Seit Monaten schießen die Energiepreise in die Höhe, von einem Rekordhoch zum nächsten. Kein Wunder: Die Füllstände in den europäischen Gasspeichern befinden sich auf einem historischen Tiefstand. Doch nun, zu Weihnachten, kommen Europa in dieser Situation zehn US-Tanker mit Flüssiggas zu Hilfe, um die Energiearmut zu lindern. Das berichtet die Nachrichtenagentur Bloomberg.

Freilich: Aus Altruismus tun sie das nicht. Es geht um wirtschaftliche Interessen und Geopolitik.

Den Verbrauchern blühten bereits Gaspreiserhöhungen um 20 Prozent

Weitere 20 Schiffe sollen ebenfalls den Atlantik überqueren, ohne jedoch ihr endgültiges Ziel bekannt zu geben, berichten Marktbeobachter: “Die US-Ladungen werden dazu beitragen, die geringeren Lieferungen aus Russland, dem Hauptlieferanten Europas, auszugleichen.”

Die europäischen Gaspreise waren am Großhandelsmarkt in diesem Jahr um mehr als 700 Prozent gestiegen. Russland drosselte die Lieferungen gerade dann, als die Volkswirtschaften wieder eröffneten und damit die Nachfrage anstieg. Das Preisportal Verivox hatte den deutschen Verbrauchern für 2022 bereits Gaspreiserhöhungen um 20 Prozent vorher gesagt, zusätzlich zu einem zehnprozentigen Plus bei den Strompreisen.

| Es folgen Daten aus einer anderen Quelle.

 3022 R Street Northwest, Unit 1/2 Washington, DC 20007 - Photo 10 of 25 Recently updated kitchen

Mit der Meldung aus den USA fiel die beängstigende Preisexplosion umgehend in sich zusammen, am Großhandelsmarkt sackten die Gaspreise schlagartig um zehn Prozent ab. Mindestens ein Drittel der Schiffe schickte offenbar der US-Gaskonzern Cheniere Energy von seinem Verladehafen Sabine Pass in Lousiana.

Die USA wollen Europa dazu bewegen Flüssiggas von ihnen zu kaufen

Die Menge von knapp 5 Millionen Kubikmeter LNG in diesen Schiffen würde ausreichen, den Bedarf von Deutschland, dem größten europäischen Gasverbraucher, in einem Wintermonat zu einem Drittel zu decken. Im Sommer entspricht diese Menge einem ganzen Monatsverbrauch Deutschlands.

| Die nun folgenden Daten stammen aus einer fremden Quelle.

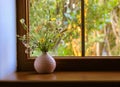 Bouquet of wildflowers in a pink vase on a wooden window sill at summer day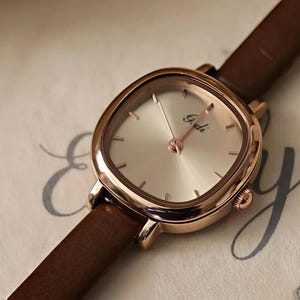 May include: A wristwatch with a rose gold-toned square case featuring rounded corners and a champagne-colored dial. The dial displays the brand name Gedi in black script and simple hour markers. It has a dark brown leather strap and a side crown.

Regelmäßig werden Großbritannien und und Norwegen mit Gas aus den USA beliefert.APA/AFP/Andy Buchanan

Hintergrund der Aktion ist ein geopolitischer Machtkampf. Das Erdgas-Geschäft ist hochgradig politisiert. Die US-Regierung versucht Europa seit Jahren dazu zu bewegen, LNG-Terminals zu bauen, die den verflüssigten Brennstoff (Liquified Natural Gas, LNG) wieder gasförmig machen und ins Verbundnetz einspeisen können. Die Botschaft war: So könne sich Europa aus dem Joch russischer Energieabhängigkeit befreien.

Nun ist den USA offensichtlich ein Marketing Coup gelungen: Die Gastanker aus den USA erreichen Europa, während die großen russischen Gasspeicher nahezu leer sind. Präsident Wladimir Putin hatte mit seinen Aussagen zuvor Spekulationen angeheizt, wonach Russland den westeuropäischen Märkten zusätzliche Gaslieferungen verweigert. Der Grund: So will der Kreml die Betriebsgenehmigung der acht Milliarden Euro teuren Ostsee-Pipeline Nord Stream 2 erzwingen.

Für die USA zahlt es sich schon einmal aus: Die Gas-Preise in Europa sind zurzeit 14-mal höher als in den USA.